==== Supplied records ====

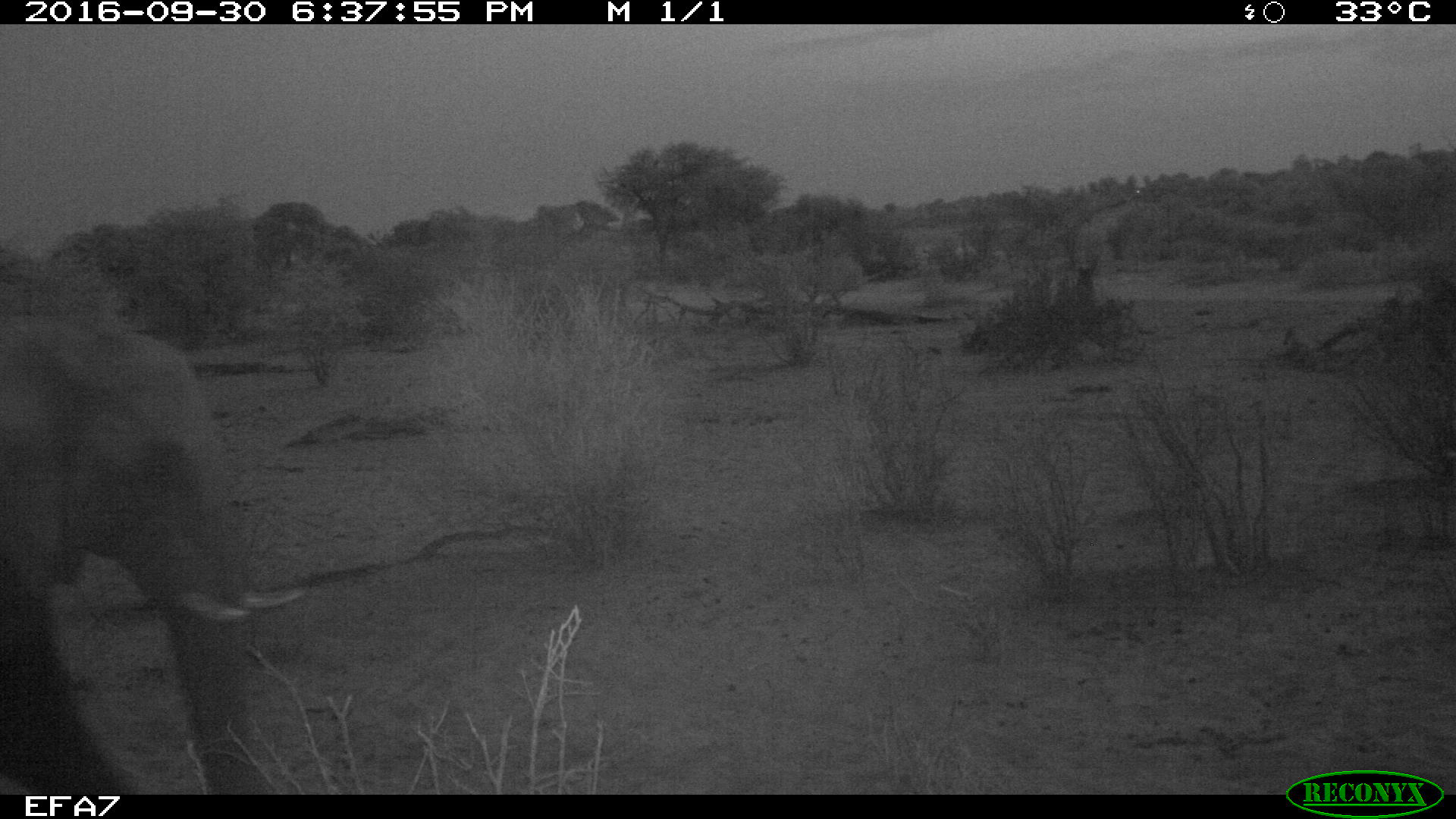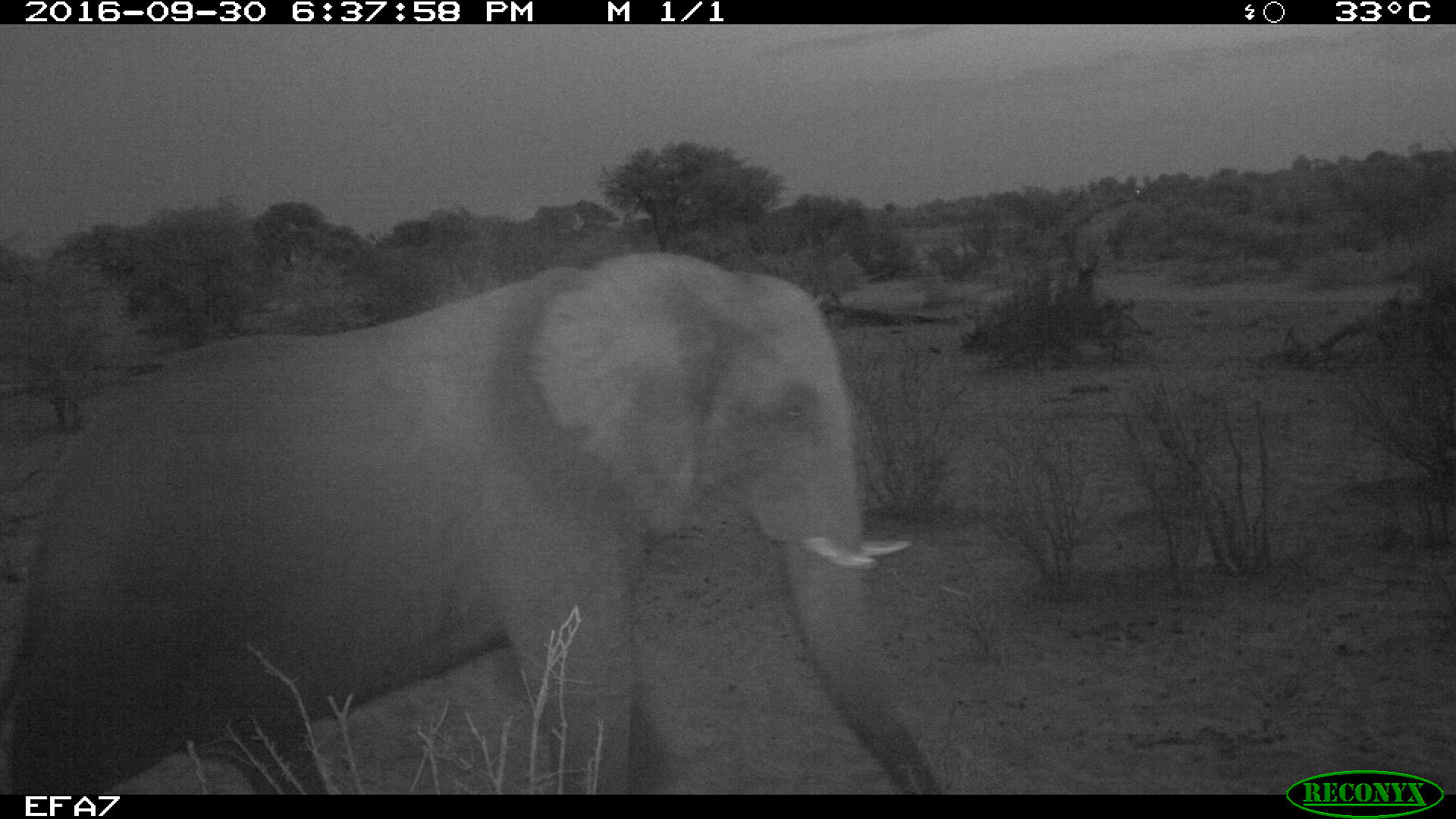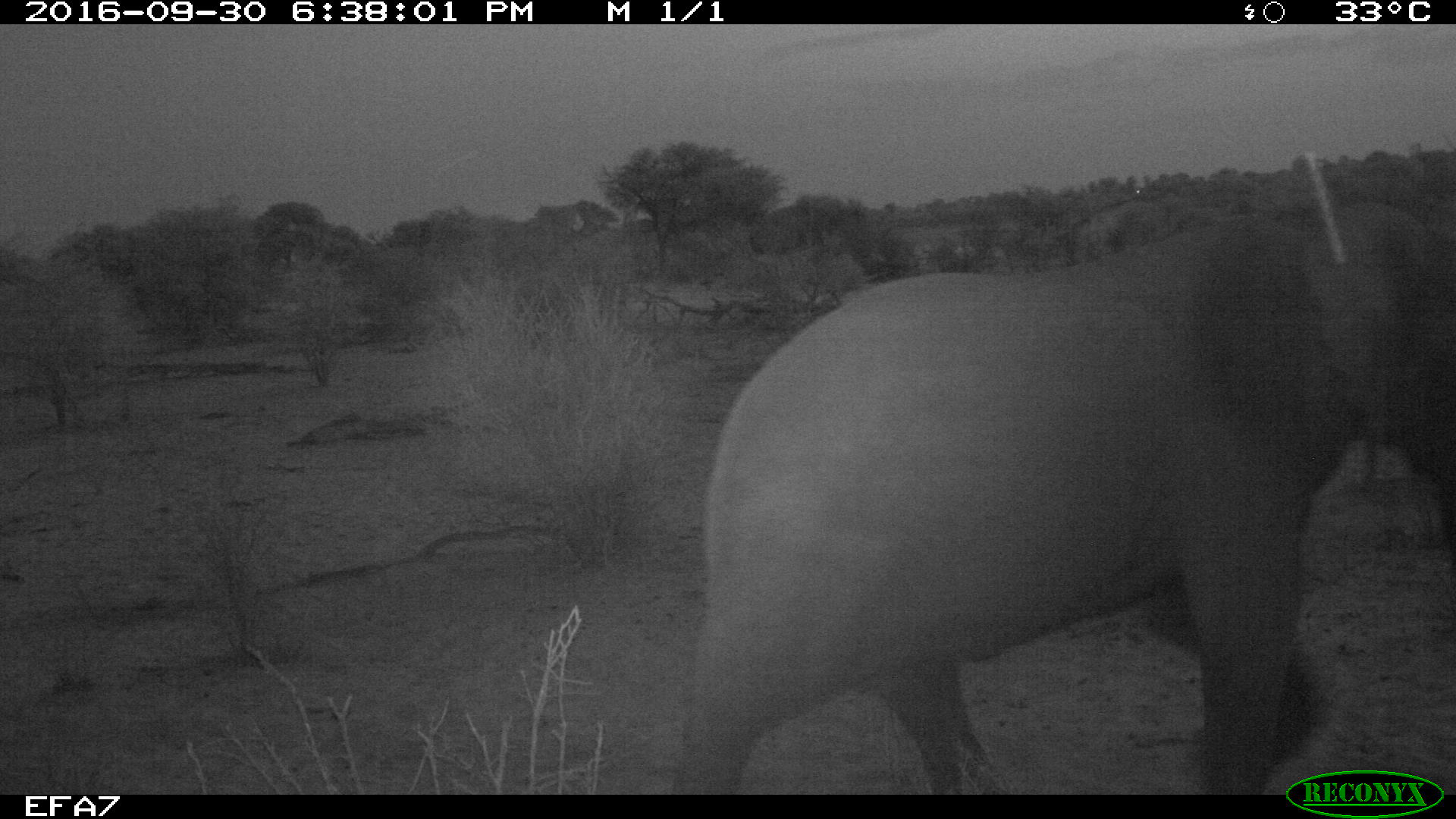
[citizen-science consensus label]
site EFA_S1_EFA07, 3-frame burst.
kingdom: Animalia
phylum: Chordata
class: Mammalia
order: Proboscidea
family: Elephantidae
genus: Loxodonta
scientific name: Loxodonta africana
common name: african bush elephant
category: elephant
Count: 1.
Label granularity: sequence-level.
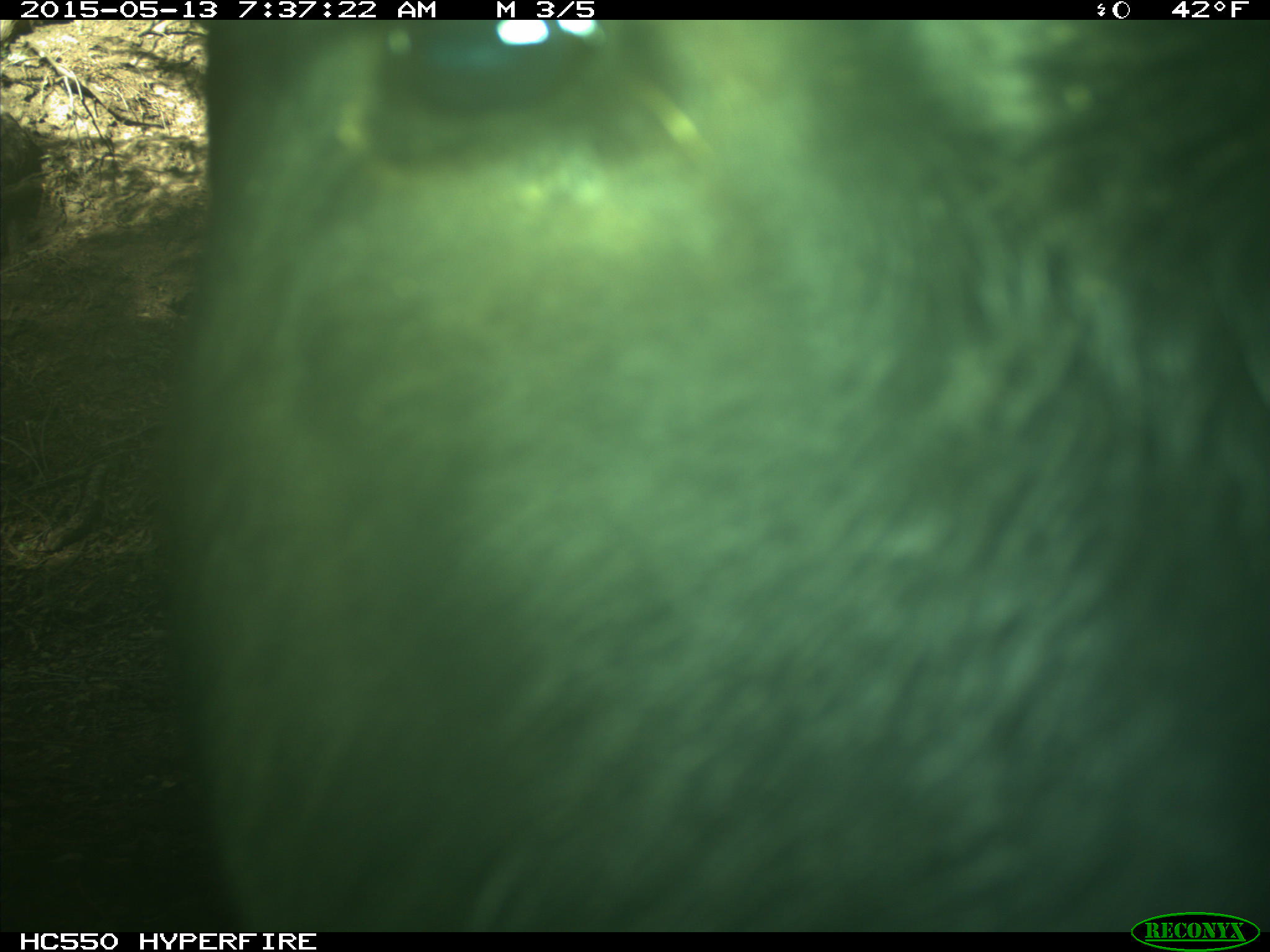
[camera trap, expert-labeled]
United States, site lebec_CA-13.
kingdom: Animalia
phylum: Chordata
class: Mammalia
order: Artiodactyla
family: Bovidae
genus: Bos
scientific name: Bos taurus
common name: domestic cow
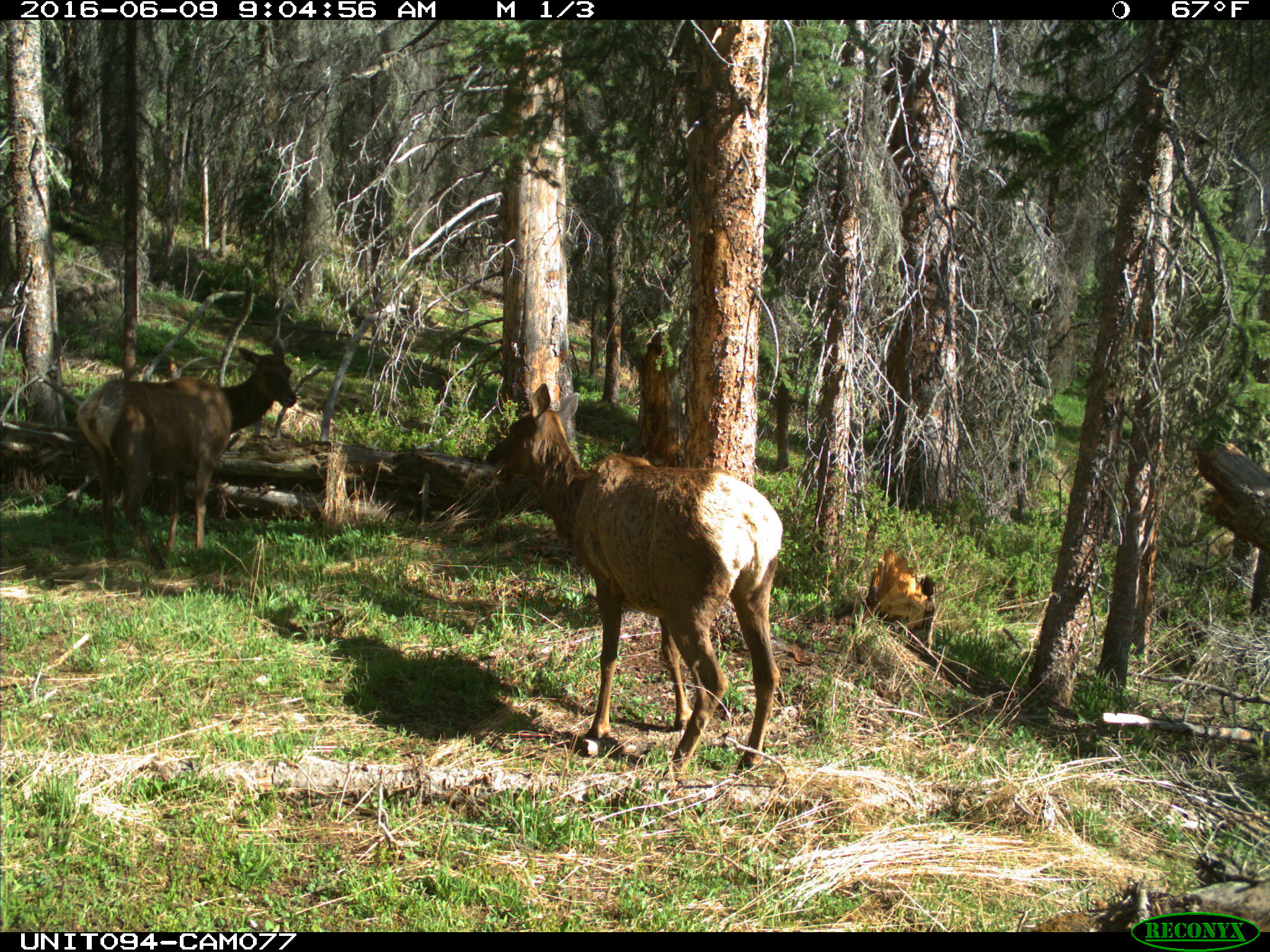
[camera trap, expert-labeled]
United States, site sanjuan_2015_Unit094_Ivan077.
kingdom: Animalia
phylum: Chordata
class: Mammalia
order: Artiodactyla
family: Cervidae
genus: Cervus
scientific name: Cervus elaphus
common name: red deer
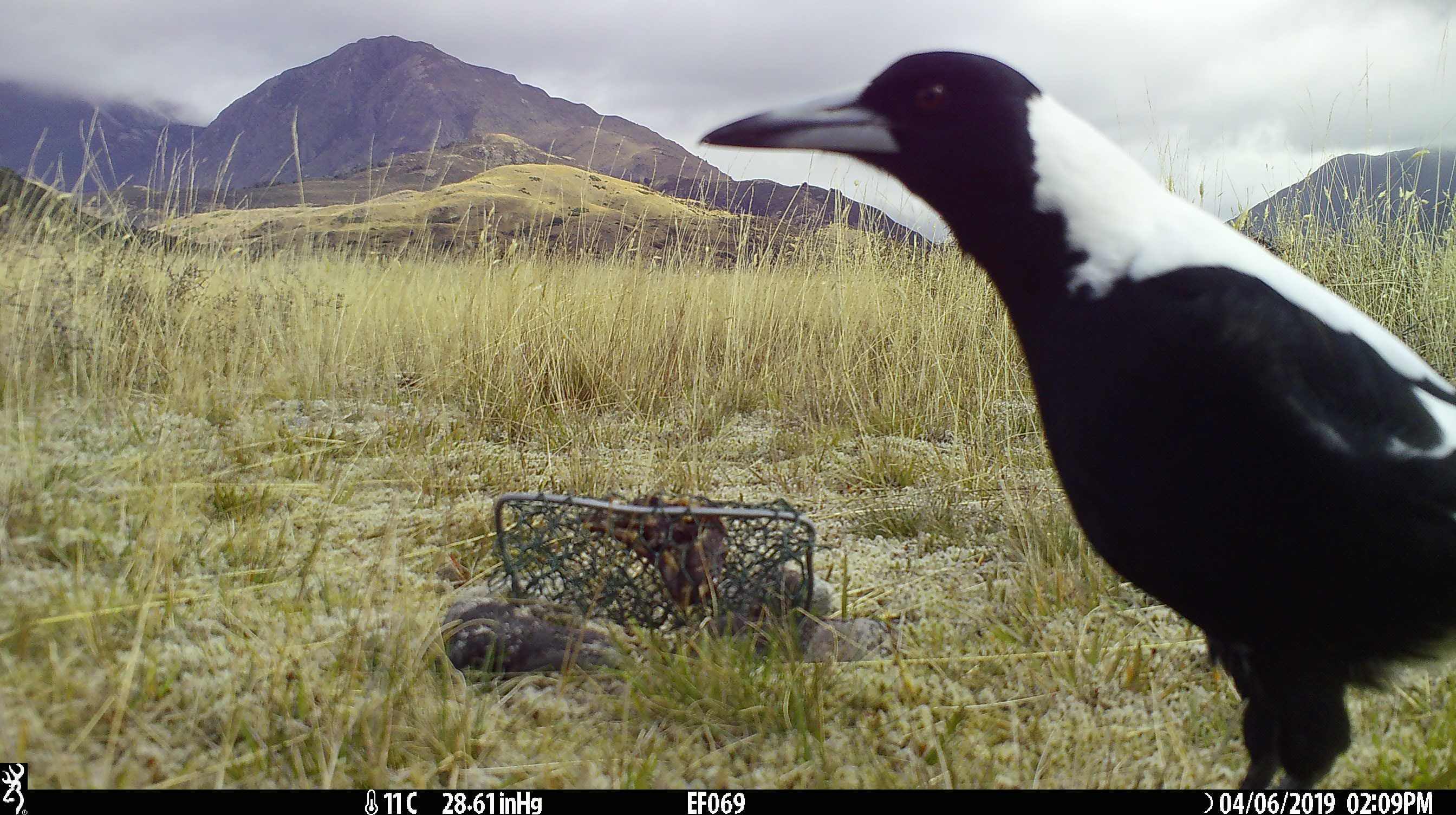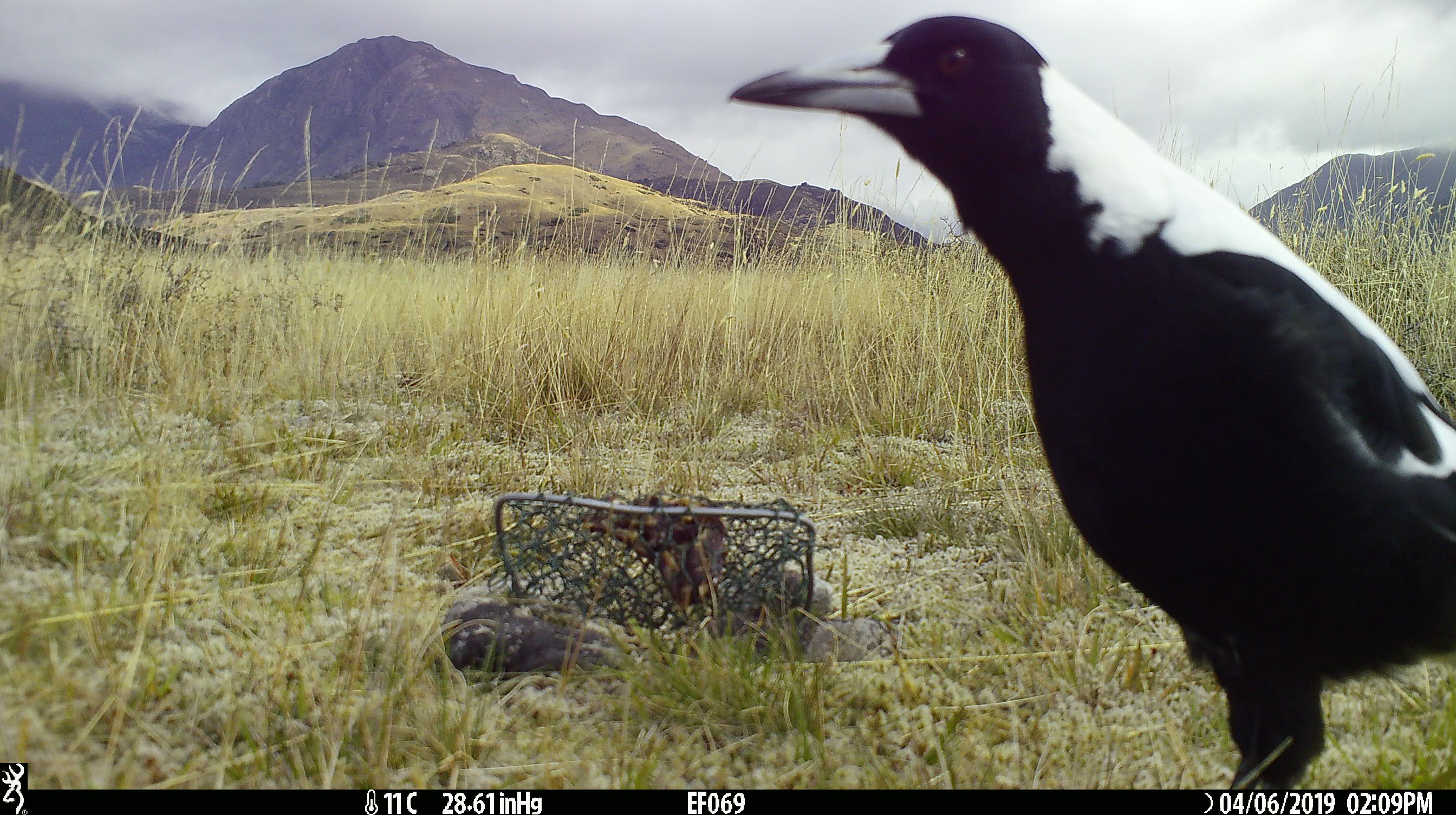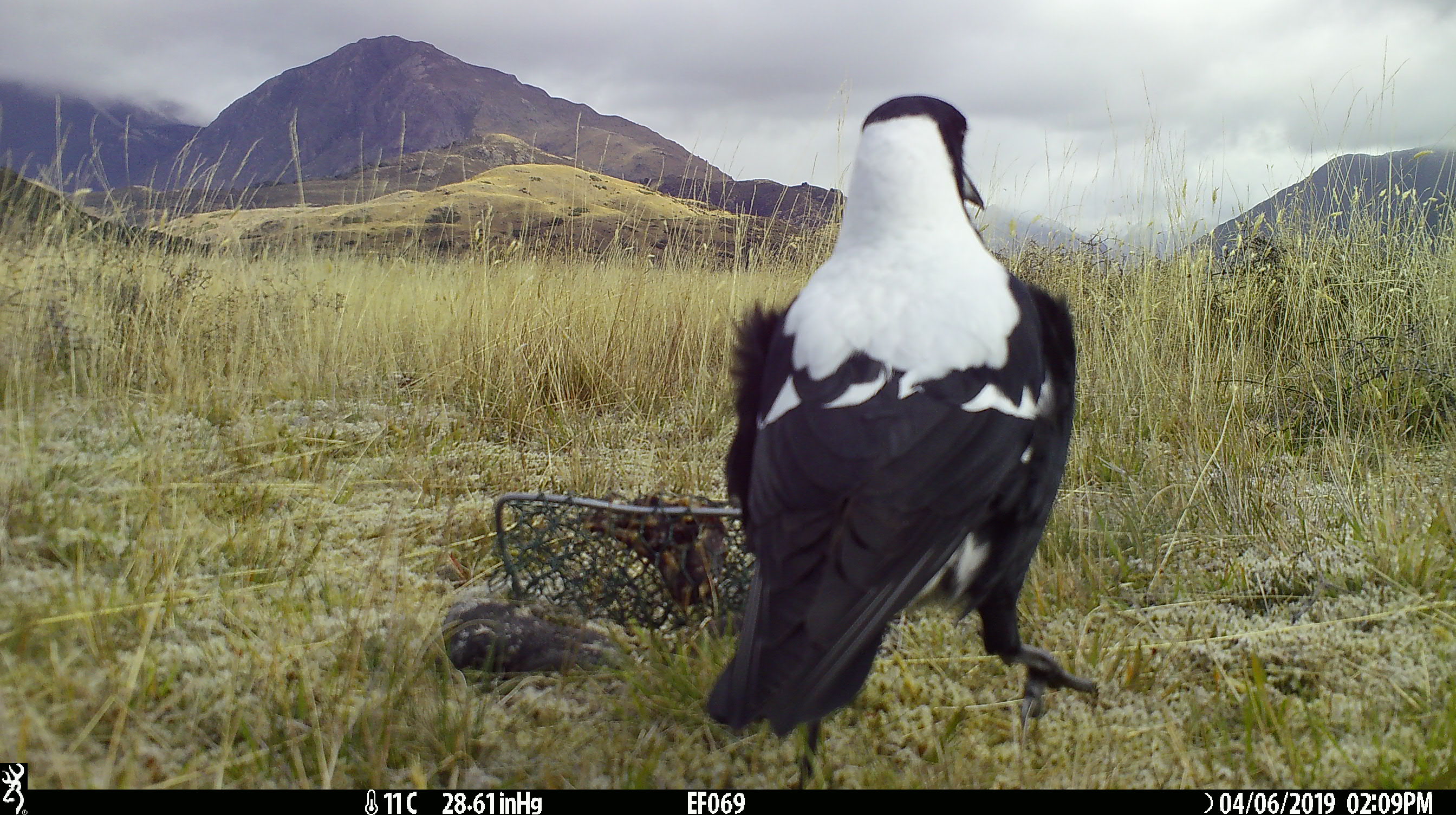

====

> [Directions for this task] Find the word "name" in the records. Copy every line it appears in.

> [Problem solution]
scientific name: Loxodonta africana
common name: african bush elephant
scientific name: Bos taurus
common name: domestic cow
scientific name: Cervus elaphus
common name: red deer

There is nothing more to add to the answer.